> Exercise text:
##############################
In [0]:
data = [(1, 'Maheer', 'M', 5000, 'IT'),\
        (2, 'Ayesha', 'F', 5000, 'HR'),\
        (1, 'Mahesh', 'M', 5000, 'CS'),\
        (1, 'Govind', 'M', 5000, 'HR'),\
        (1, 'Rita', 'F', 5000, 'CS'),\
        (1, 'Asi', 'M', 5000, 'CS')]

schema = ('Id','Name', 'Gender', 'Salary', 'Dept')

df = spark.createDataFrame(data, schema)
df.show()

+---+------+------+------+----+
| Id|  Name|Gender|Salary|Dept|
+---+------+------+------+----+
|  1|Maheer|     M|  5000|  IT|
|  2|Ayesha|     F|  5000|  HR|
|  1|Mahesh|     M|  5000|  CS|
|  1|Govind|     M|  5000|  HR|
|  1|  Rita|     F|  5000|  CS|
|  1|   Asi|     M|  5000|  CS|
+---+------+------+------+----+



In [0]:
df.groupBy('Dept').count().show()

+----+-----+
|Dept|count|
+----+-----+
|  IT|    1|
|  HR|    2|
|  CS|    3|
+----+-----+



In [0]:
type(df.groupBy('Dept'))

Out[6]: pyspark.sql.group.GroupedData

In [0]:
df.groupBy(df.Dept).min('Salary').show()

+----+-----------+
|Dept|min(Salary)|
+----+-----------+
|  IT|       5000|
|  HR|       5000|
|  CS|       5000|
+----+-----------+



In [0]:
df.groupBy(df.Dept).min().show()
#since column name is not provided, it performs min operation on all integer columns

+----+-------+-----------+
|Dept|min(Id)|min(Salary)|
+----+-------+-----------+
|  IT|      1|       5000|
|  HR|      1|       5000|
|  CS|      1|       5000|
+----+-------+-----------+



In [0]:
df.groupBy('Dept', 'Gender').count().show()

+----+------+-----+
|Dept|Gender|count|
+----+------+-----+
|  IT|     M|    1|
|  HR|     F|    1|
|  CS|     M|    2|
|  HR|     M|    1|
|  CS|     F|    1|
+----+------+-----+



In [0]:
help(df.groupBy('dept').agg)

Help on method agg in module pyspark.sql.group:

agg(*exprs: Union[pyspark.sql.column.Column, Dict[str, str]]) -> pyspark.sql.dataframe.DataFrame method of pyspark.sql.group.GroupedData instance
    Compute aggregates and returns the result as a :class:`DataFrame`.
    
    The available aggregate functions can be:
    
    1. built-in aggregation functions, such as `avg`, `max`, `min`, `sum`, `count`
    
    2. group aggregate pandas UDFs, created with :func:`pyspark.sql.functions.pandas_udf`
    
       .. note:: There is no partial aggregation with group aggregate UDFs, i.e.,
           a full shuffle is required. Also, all the data of a group will be loaded into
           memory, so the user should be aware of the potential OOM risk if data is skewed
           and certain groups are too large to fit in memory.
##############################
> Recorded information:
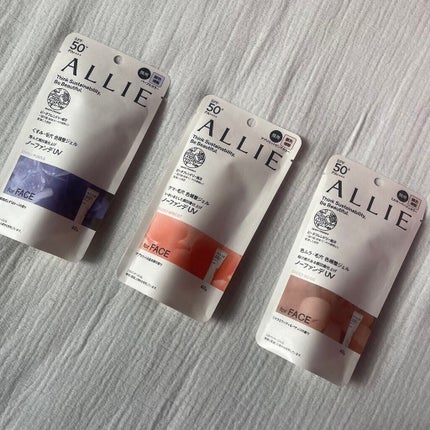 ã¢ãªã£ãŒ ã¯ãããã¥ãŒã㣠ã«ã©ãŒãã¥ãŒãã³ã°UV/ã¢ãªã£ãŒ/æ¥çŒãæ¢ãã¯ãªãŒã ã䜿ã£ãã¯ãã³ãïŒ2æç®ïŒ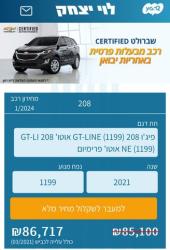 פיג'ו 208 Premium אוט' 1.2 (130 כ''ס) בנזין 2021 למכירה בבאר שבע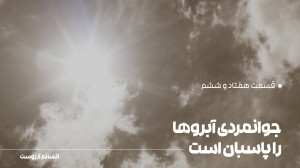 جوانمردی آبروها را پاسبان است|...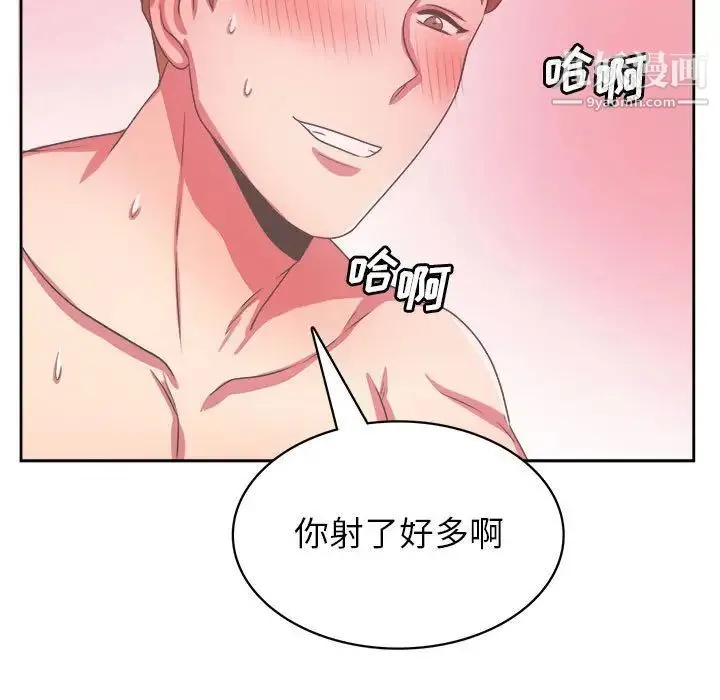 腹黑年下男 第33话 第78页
##############################
> Task to complete:
Can you continue the PySpark groupBy notebook, picking up right after its last line? You won't need the data above.

> Answer to the problem:
       .. seealso:: :func:`pyspark.sql.functions.pandas_udf`
    
    If ``exprs`` is a single :class:`dict` mapping from string to string, then the key
    is the co

In [0]:
# We can apply multiple aggregation functions at a time using agg()

from pyspark.sql.functions import count, min, max

help(count)

Help on function count in module pyspark.sql.functions:

count(col: 'ColumnOrName') -> pyspark.sql.column.Column
    Aggregate function: returns the number of items in a group.
    
    .. versionadded:: 1.3.0
    
    .. versionchanged:: 3.4.0
        Support Spark Connect.
    
    Parameters
    ----------
    col : :class:`~pyspark.sql.Column` or str
        target column to compute on.
    
    Returns
    -------
    :class:`~pyspark.sql.Column`
        column for computed results.
    
    Examples
    --------
    Count by all columns (start), and by a column that does not count ``None``.
    
    >>> df = spark.createDataFrame([(None,), ("a",), ("b",), ("c",)], schema=["alphabets"])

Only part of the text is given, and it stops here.